> **EXERCISE GOAL**
Present the lines from the one containing "Looking at the options" through the last line of the items as a Markdown table with the columns Row and Line, numbering each row and leaving out blank lines.

(Items contained in a dataset)
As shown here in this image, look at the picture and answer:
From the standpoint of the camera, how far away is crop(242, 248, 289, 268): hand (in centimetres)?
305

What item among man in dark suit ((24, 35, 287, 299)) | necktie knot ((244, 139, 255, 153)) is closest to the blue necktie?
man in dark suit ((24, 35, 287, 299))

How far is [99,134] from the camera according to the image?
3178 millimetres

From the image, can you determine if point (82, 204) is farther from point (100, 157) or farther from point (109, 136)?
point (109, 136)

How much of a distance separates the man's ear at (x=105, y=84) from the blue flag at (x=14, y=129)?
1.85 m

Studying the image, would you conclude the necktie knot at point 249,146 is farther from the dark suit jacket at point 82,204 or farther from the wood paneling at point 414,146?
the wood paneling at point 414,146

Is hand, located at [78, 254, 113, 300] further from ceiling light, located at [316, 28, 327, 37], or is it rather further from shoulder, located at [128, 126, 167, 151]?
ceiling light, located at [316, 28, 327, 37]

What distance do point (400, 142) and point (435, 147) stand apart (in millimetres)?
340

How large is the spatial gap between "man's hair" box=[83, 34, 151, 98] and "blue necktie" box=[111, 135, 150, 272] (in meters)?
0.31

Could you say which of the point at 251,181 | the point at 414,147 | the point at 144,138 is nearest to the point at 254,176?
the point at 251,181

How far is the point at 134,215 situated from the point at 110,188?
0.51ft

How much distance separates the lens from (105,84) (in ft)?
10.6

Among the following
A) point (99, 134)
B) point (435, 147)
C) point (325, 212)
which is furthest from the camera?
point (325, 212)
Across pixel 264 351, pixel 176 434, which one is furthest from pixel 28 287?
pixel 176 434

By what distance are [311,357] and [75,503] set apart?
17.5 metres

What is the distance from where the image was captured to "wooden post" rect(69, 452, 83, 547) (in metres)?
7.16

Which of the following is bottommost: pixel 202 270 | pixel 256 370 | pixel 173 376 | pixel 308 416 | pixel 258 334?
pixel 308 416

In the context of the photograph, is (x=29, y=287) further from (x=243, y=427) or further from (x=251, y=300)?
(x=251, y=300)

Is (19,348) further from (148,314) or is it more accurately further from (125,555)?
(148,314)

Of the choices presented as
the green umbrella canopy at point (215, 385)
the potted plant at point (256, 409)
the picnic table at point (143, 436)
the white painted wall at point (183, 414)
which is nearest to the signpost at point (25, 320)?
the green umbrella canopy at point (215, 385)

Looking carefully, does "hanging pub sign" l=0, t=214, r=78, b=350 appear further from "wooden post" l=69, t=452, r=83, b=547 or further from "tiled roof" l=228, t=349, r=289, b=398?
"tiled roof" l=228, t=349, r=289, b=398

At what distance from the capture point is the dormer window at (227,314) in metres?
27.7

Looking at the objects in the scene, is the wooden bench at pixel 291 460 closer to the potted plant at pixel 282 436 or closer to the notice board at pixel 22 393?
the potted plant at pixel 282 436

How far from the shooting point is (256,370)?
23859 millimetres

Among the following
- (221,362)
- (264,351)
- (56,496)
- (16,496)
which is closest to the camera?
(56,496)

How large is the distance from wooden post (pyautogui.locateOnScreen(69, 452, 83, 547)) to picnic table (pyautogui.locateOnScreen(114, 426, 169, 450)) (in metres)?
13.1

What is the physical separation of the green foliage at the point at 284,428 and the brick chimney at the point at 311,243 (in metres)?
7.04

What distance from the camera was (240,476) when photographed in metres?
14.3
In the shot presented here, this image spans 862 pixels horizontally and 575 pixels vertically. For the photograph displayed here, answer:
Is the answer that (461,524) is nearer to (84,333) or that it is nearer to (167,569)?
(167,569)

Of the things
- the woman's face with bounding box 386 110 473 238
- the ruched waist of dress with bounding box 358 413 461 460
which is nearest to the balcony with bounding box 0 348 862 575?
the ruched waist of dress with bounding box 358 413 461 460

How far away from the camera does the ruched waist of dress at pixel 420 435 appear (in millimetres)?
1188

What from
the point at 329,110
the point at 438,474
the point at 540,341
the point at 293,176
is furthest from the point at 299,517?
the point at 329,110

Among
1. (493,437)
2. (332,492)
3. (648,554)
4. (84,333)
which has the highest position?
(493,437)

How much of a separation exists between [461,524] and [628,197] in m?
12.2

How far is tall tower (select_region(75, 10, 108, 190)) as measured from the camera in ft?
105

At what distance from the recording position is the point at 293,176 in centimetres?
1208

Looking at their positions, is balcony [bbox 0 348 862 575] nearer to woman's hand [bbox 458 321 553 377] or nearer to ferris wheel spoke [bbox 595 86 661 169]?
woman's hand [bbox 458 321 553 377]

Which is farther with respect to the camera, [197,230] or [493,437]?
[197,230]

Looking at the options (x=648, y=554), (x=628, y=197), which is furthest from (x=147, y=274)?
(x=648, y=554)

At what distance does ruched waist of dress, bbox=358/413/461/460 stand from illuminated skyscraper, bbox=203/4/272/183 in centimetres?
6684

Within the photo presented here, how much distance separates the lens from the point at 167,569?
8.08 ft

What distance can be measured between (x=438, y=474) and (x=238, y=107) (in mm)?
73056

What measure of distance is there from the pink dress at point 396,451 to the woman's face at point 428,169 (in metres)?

> **ANSWER TO THE TASK**
| Row | Line |
|---|---|
| 1 | Looking at the options (x=648, y=554), (x=628, y=197), which is furthest from (x=147, y=274)? |
| 2 | (x=648, y=554) |
| 3 | At what distance does ruched waist of dress, bbox=358/413/461/460 stand from illuminated skyscraper, bbox=203/4/272/183 in centimetres? |
| 4 | 6684 |
| 5 | Within the photo presented here, how much distance separates the lens from the point at 167,569? |
| 6 | 8.08 ft |
| 7 | What distance can be measured between (x=438, y=474) and (x=238, y=107) (in mm)? |
| 8 | 73056 |
| 9 | What measure of distance is there from the pink dress at point 396,451 to the woman's face at point 428,169 (in metres)? |